Problem: A single number is required: how many lines in the data below contain "over".

(Stored data entries)
== Segment start ==

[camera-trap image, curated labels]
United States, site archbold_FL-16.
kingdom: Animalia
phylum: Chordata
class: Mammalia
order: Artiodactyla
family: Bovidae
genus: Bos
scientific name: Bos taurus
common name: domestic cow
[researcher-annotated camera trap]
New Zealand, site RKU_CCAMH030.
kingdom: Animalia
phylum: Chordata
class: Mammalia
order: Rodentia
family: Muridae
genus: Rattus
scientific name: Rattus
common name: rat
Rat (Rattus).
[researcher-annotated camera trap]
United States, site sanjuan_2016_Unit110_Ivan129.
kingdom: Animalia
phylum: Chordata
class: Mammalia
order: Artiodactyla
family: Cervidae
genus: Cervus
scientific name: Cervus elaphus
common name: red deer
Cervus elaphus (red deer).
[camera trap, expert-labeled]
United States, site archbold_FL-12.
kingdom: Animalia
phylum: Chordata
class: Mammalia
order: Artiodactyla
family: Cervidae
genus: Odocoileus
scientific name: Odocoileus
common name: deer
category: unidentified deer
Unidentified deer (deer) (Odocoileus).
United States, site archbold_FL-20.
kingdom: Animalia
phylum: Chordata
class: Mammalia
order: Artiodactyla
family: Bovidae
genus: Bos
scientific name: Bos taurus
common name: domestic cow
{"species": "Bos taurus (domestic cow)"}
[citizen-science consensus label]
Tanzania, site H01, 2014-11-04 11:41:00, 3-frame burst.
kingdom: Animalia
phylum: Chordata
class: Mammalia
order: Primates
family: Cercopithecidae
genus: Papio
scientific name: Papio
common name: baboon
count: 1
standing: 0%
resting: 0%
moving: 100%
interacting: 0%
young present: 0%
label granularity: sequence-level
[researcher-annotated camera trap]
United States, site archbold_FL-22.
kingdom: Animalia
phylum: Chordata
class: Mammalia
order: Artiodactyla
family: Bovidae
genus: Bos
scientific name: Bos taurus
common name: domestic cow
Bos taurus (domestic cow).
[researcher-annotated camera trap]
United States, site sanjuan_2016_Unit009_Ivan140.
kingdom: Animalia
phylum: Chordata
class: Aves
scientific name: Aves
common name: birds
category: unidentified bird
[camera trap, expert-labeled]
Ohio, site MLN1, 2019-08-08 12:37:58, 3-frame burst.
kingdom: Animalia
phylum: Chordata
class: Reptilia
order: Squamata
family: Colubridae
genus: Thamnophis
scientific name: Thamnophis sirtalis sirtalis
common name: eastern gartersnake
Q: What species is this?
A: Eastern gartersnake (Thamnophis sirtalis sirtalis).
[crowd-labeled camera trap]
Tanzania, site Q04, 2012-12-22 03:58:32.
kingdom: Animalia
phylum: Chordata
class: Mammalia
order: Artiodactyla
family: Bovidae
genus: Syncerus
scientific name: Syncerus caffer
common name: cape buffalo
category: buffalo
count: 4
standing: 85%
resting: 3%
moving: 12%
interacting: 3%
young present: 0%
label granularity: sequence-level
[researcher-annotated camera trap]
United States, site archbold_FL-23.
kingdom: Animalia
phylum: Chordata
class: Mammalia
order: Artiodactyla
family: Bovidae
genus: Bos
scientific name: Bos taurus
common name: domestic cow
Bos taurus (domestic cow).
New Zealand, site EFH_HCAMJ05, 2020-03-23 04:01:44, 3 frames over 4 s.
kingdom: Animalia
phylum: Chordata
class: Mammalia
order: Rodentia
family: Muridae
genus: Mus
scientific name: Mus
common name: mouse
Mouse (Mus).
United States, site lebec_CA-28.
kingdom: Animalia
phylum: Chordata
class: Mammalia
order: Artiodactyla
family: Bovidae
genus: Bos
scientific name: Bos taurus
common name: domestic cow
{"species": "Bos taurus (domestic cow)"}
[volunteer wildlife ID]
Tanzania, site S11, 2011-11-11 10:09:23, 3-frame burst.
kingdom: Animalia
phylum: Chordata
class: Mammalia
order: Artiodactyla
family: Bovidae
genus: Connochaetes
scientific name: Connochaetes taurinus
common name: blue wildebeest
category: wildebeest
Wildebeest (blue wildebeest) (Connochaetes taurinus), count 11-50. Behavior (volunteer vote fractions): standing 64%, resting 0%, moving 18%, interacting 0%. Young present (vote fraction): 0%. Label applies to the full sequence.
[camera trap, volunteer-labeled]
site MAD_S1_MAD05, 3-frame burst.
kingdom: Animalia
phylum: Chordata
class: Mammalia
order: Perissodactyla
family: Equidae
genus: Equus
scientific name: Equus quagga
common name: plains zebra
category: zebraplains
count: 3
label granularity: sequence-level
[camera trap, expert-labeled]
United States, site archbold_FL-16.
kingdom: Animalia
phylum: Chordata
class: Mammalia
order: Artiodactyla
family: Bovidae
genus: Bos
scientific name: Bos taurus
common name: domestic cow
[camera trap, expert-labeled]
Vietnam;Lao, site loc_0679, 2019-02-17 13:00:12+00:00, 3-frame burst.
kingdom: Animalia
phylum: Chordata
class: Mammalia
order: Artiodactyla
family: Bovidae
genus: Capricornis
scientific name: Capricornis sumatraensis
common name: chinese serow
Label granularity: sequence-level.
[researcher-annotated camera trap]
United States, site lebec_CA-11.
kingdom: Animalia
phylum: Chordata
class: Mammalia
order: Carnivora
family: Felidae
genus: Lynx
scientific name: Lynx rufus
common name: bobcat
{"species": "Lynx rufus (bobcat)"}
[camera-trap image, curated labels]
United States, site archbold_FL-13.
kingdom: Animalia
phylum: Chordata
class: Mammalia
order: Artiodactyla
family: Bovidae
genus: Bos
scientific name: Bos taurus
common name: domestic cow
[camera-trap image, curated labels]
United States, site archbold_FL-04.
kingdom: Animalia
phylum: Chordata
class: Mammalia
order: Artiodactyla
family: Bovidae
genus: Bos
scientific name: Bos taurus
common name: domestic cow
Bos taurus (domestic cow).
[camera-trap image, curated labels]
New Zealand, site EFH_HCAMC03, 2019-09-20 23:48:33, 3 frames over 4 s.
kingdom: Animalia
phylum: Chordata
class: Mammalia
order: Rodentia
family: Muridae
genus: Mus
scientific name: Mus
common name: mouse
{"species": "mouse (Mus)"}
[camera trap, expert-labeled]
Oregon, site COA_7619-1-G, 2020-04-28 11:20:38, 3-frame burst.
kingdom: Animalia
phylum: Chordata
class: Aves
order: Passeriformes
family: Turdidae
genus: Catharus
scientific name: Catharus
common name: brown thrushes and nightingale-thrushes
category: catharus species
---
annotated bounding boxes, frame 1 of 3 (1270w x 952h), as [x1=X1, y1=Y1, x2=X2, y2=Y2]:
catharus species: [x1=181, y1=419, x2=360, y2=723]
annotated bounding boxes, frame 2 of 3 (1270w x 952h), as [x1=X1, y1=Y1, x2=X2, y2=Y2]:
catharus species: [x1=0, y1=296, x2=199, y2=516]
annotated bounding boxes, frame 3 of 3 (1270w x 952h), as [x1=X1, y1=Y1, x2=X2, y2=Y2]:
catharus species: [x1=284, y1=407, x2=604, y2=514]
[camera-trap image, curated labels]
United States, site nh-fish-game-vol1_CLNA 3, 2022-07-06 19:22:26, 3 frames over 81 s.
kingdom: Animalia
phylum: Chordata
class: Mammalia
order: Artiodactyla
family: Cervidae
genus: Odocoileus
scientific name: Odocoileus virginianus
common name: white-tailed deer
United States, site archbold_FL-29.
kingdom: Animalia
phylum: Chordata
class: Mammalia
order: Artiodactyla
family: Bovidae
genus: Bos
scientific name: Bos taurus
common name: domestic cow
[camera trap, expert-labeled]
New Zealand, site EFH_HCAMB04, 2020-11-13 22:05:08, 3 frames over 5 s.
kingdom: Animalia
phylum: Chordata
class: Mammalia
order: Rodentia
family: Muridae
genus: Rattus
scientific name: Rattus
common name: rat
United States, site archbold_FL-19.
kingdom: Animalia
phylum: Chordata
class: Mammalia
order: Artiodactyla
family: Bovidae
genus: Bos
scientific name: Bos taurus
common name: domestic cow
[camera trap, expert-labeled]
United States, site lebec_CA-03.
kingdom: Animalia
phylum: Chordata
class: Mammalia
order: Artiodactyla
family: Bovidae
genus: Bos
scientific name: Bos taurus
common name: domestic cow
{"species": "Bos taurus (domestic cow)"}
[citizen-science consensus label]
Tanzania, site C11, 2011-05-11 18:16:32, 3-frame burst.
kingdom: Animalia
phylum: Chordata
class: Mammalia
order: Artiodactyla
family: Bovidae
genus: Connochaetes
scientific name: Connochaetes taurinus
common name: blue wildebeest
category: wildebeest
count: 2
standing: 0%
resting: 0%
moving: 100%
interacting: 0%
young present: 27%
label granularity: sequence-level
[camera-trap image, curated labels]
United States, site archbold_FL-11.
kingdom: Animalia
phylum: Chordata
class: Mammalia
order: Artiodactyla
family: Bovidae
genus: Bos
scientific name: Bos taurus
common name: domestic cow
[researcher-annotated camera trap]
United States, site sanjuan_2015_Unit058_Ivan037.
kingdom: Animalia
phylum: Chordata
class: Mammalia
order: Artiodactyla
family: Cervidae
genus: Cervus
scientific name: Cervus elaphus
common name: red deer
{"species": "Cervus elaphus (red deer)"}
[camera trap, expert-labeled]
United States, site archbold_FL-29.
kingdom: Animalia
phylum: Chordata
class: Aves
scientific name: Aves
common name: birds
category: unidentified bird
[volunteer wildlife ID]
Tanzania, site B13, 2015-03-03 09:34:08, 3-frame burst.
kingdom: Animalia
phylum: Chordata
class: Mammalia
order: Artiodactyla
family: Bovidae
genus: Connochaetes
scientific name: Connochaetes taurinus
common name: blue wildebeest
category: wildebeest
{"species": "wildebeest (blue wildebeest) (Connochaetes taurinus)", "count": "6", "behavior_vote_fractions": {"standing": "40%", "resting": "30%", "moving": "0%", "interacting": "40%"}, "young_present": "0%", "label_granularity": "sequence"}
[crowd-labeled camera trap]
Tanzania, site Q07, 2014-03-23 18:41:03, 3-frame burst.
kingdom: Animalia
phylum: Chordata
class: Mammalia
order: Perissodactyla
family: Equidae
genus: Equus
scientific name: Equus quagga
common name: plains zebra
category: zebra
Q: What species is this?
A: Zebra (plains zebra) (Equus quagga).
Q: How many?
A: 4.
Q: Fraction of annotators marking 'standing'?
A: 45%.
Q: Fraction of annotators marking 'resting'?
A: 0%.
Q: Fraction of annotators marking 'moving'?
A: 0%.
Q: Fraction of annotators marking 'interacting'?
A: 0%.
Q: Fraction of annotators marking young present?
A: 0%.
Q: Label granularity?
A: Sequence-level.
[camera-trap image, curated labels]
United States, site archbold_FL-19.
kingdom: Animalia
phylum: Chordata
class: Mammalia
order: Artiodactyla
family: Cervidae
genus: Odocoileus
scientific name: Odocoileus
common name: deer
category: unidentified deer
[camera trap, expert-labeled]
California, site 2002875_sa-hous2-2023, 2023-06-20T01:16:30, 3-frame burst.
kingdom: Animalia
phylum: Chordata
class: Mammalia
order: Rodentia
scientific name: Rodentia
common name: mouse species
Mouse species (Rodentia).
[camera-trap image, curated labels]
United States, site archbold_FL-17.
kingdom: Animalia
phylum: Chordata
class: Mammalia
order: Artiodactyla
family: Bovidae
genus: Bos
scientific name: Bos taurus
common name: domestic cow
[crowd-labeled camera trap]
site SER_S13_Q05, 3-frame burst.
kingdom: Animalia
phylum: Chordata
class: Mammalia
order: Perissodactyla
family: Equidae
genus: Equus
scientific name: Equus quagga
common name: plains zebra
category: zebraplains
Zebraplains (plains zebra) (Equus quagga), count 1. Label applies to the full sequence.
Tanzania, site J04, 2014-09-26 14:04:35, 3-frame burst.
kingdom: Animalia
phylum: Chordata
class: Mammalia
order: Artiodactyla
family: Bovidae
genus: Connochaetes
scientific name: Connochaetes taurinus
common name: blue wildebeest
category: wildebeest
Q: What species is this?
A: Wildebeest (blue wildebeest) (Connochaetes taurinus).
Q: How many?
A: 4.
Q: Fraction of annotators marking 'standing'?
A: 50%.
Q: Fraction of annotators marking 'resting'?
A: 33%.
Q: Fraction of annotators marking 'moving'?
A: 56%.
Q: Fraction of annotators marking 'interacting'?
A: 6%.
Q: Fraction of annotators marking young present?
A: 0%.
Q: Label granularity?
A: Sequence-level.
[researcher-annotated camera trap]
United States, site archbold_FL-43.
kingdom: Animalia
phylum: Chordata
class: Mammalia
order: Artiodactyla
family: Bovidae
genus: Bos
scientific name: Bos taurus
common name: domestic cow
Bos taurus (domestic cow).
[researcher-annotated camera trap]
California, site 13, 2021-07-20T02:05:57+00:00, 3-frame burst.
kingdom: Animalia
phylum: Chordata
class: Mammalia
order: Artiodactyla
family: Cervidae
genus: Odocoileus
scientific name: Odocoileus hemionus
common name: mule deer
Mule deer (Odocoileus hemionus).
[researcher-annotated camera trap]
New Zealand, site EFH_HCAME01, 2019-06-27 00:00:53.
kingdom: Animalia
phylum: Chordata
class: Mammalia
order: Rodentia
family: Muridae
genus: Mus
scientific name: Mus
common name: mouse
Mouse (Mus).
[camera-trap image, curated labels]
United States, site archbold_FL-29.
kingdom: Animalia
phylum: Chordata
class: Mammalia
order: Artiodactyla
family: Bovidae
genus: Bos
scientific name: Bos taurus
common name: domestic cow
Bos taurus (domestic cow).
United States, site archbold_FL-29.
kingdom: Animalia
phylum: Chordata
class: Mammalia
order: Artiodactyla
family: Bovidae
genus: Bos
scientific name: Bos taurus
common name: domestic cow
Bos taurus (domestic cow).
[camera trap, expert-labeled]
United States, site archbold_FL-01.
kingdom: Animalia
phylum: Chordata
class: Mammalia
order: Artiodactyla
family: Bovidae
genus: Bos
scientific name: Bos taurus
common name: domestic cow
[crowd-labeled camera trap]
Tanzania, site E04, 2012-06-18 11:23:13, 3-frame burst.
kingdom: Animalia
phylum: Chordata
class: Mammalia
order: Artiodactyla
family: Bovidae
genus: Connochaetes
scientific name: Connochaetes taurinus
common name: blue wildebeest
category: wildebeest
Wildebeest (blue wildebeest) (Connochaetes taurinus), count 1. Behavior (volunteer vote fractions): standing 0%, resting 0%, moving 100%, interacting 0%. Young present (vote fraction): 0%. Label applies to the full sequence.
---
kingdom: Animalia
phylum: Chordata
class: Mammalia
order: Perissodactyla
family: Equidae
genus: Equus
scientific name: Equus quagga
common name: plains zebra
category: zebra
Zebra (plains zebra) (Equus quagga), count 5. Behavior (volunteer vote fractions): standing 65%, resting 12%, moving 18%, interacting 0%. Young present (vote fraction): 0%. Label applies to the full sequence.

== Segment end ==

Exercise response: 4